Records provided
- Opening Delimiter -
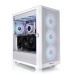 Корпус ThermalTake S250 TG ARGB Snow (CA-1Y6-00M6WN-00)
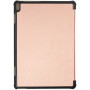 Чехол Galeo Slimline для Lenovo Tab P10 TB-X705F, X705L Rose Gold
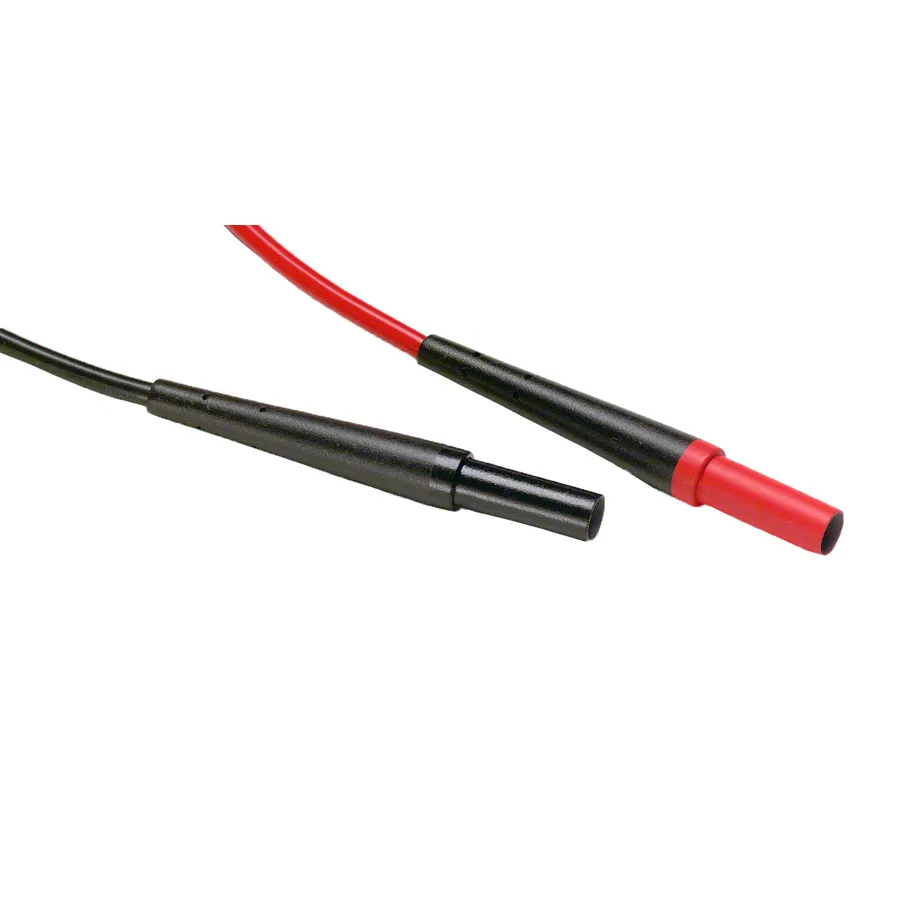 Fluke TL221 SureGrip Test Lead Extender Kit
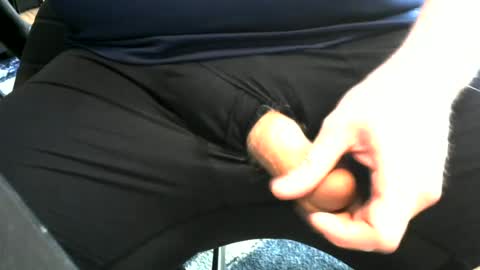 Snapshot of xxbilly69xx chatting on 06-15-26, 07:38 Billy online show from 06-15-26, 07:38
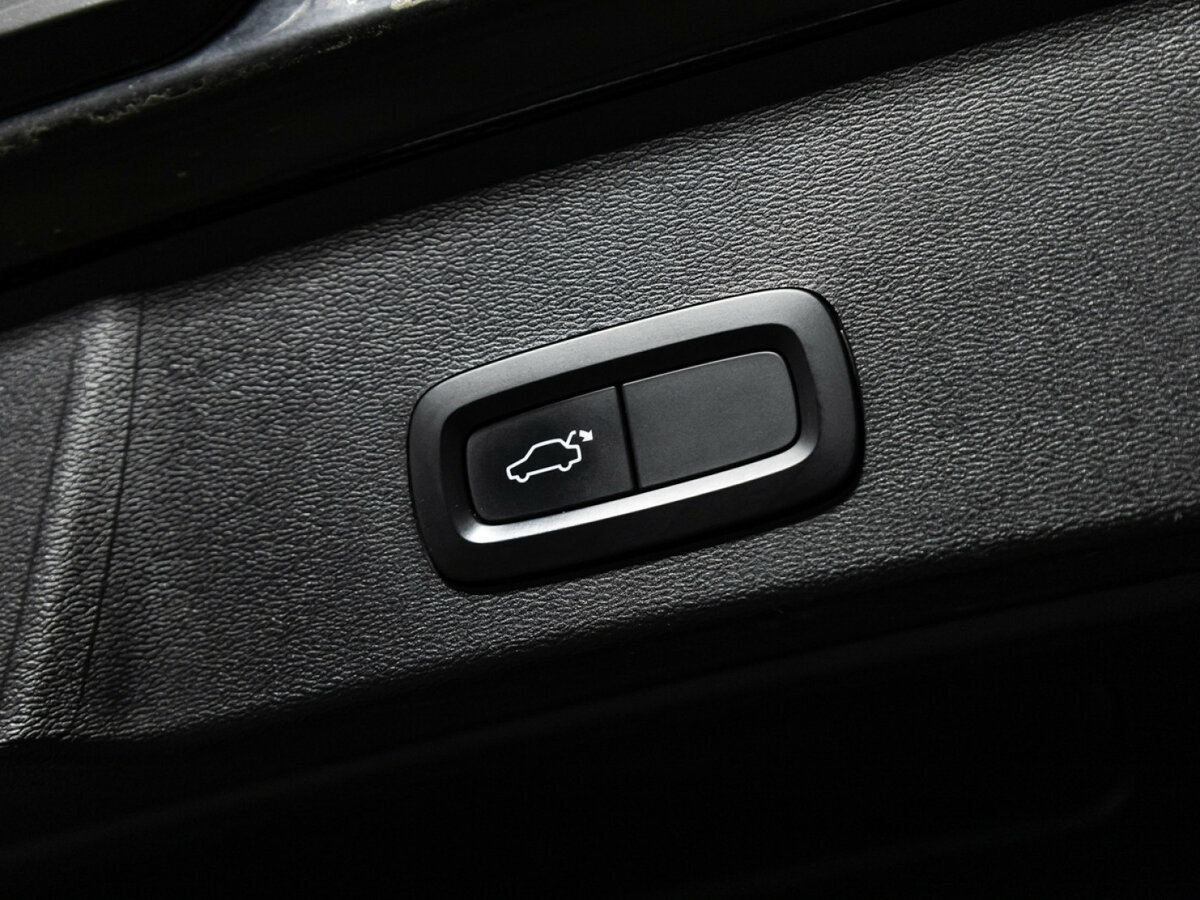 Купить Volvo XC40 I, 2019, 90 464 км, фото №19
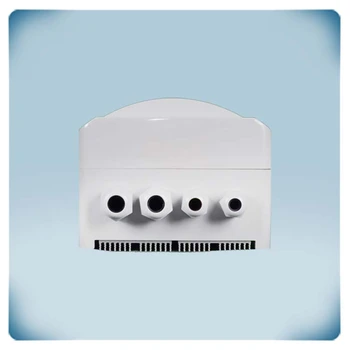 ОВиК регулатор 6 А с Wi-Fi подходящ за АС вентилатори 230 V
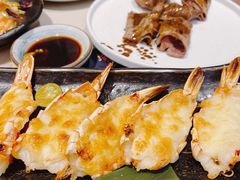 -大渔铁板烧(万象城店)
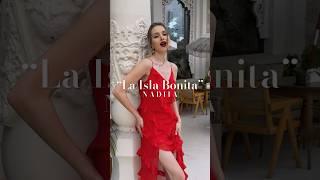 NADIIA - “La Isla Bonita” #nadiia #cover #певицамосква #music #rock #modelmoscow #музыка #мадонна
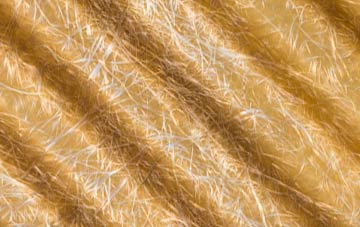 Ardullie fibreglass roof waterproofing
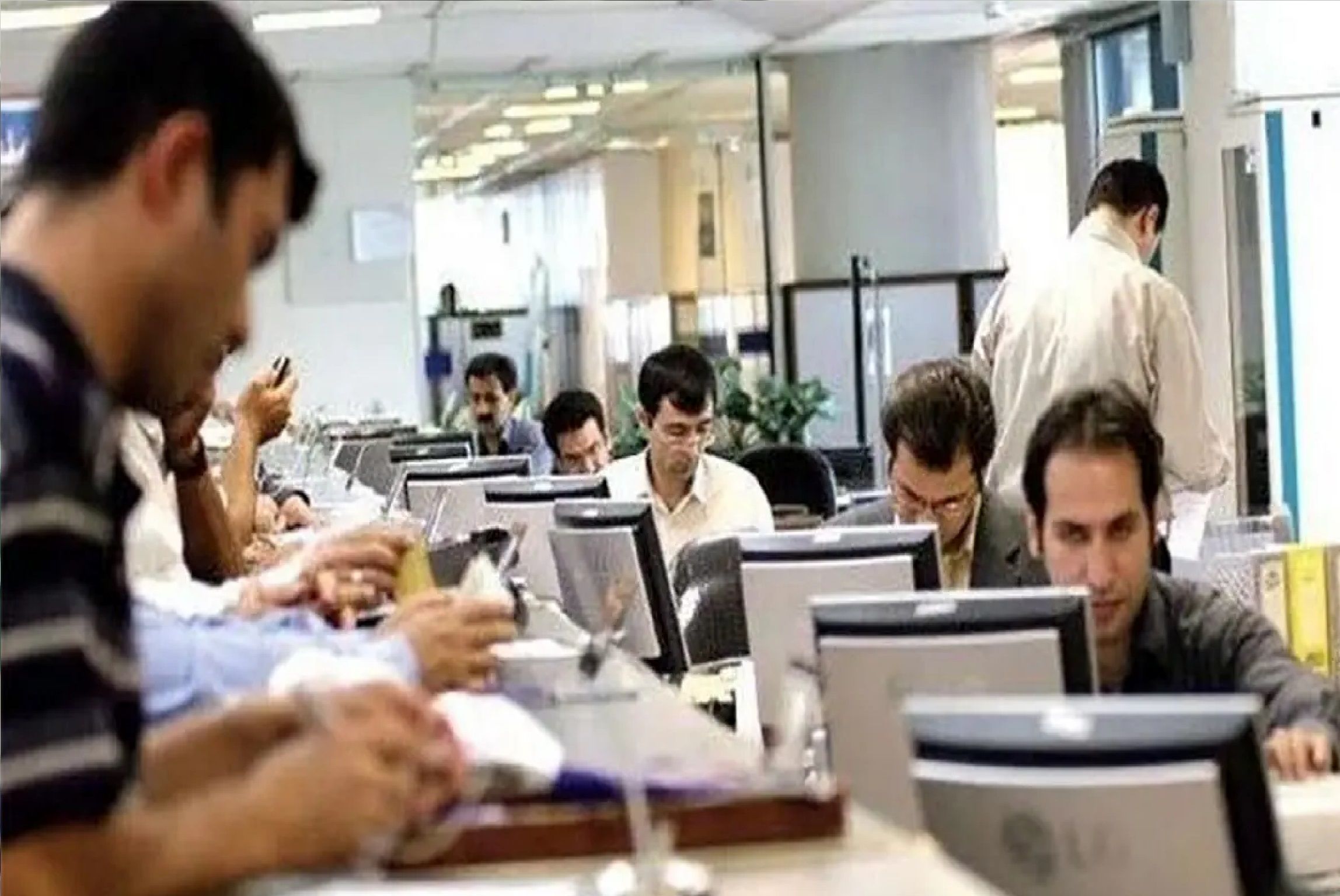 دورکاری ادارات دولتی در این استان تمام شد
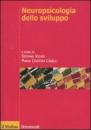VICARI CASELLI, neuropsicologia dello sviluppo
- Closing Delimiter -
- Opening Delimiter -
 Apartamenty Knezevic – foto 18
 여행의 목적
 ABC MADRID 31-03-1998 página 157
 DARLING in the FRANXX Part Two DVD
- Closing Delimiter -
Directive
Begin at the line that contains "Корпус ThermalTake S250" and stop after the line that contains "VICARI CASELLI, neuropsicologia", copying the text of those records without any change and leaving out the pictures.

Answer space
 Корпус ThermalTake S250 TG ARGB Snow (CA-1Y6-00M6WN-00)
 Чехол Galeo Slimline для Lenovo Tab P10 TB-X705F, X705L Rose Gold
 Fluke TL221 SureGrip Test Lead Extender Kit
 Snapshot of xxbilly69xx chatting on 06-15-26, 07:38 Billy online show from 06-15-26, 07:38
 Купить Volvo XC40 I, 2019, 90 464 км, фото №19
 ОВиК регулатор 6 А с Wi-Fi подходящ за АС вентилатори 230 V
 -大渔铁板烧(万象城店)
 NADIIA - “La Isla Bonita” #nadiia #cover #певицамосква #music #rock #modelmoscow #музыка #мадонна
 Ardullie fibreglass roof waterproofing
 دورکاری ادارات دولتی در این استان تمام شد
VICARI CASELLI, neuropsicologia dello sviluppo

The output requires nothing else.